La scorsa settimana, a Tuscania, i carabinieri del nucleo investigativo e delle compagnie di Viterbo e Tuscania hanno arrestato quattro cittadini albanesi, colti nella flagranza del delitto di estorsione, aggravato anche dal metodo mafioso. 

Nello specifico, un cittadino albanese, collegato a personaggi dell’associazione di tipo mafioso disarticolata nello scorso mese di gennaio con l’Operazione Erostrato – condotta dai carabinieri di Viterbo e diretta dalla Procura distrettuale di Roma – spalleggiato da tre connazionali, avrebbe avvicinato un ristoratore viterbese pretendendo 4mila euro come risarcimento per l’acquisto di un’autovettura, che poi avrebbe manifestato problemi di affidabilità, venduta da un amico dell’esercente a un parente – ora detenuto – del malvivente.

“Al rifiuto e alle difficoltà opposte nel tempo dall’esercente  – si legge nella nota dei carabinieri – l’estorsione era progressivamente arrivata a 5.700 euro, e gli estortori avevano prospettato allo stesso il serio rischio che il locale potesse essere danneggiato. Avvertimento che poi si è trasformato in minacce di morte rivolte al titolare e ai suoi familiari.

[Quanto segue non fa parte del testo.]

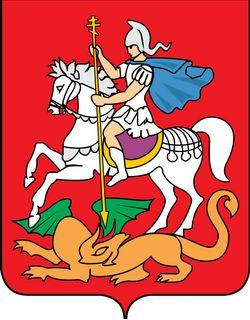 Герб Московской области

L’esercente, che già nel dicembre del 2018 aveva subito l’incendio della sua macchina ad opera dell’organizzazione oggetto dell’operazione Erostrato, presa consapevolezza della pericolosità degli soggetti in questione ma soprattutto dell’impossibilità di soddisfare le crescenti pretese dei malfattori, ha deciso di rivolgersi ai carabinieri per ottenere protezione”.

I militari quindi, nell’ottica della più ampia tutela della vittima del reato, si sono appostati e avrebbero osservato i quattro albanesi intascare parte del denaro oggetto dell’estorsione, successivamente li hanno bloccati e arrestati in flagranza.

I carabinieri avrebbero appurato che gli uomini avrebbero agito su chiare indicazioni dategli dal capo detenuto dell’organizzazione criminale.

Il denaro estorto sarebbe dovuto servire, in realtà, a sostenere le spese legali di alcuni degli arrestati che erano stati arrestati con l’Operazione Erostrato, in vista dell’udienza che si terrà al Tribunale di Roma per decidere sulla richiesta di rinvio a giudizio avanzata dalla direzione distrettuale antimafia.

Il Gip del Tribunale di Viterbo, dopo aver convalidato l’arresto richiesto dalla procura della Repubblica di Viterbo, riconoscendo la sussistenza della circostanza aggravante del metodo mafioso, ha applicato la misura cautelare in carcere e disposto la trasmissione degli atti alla Direzione distrettuale Antimafia di Roma, competente per materia.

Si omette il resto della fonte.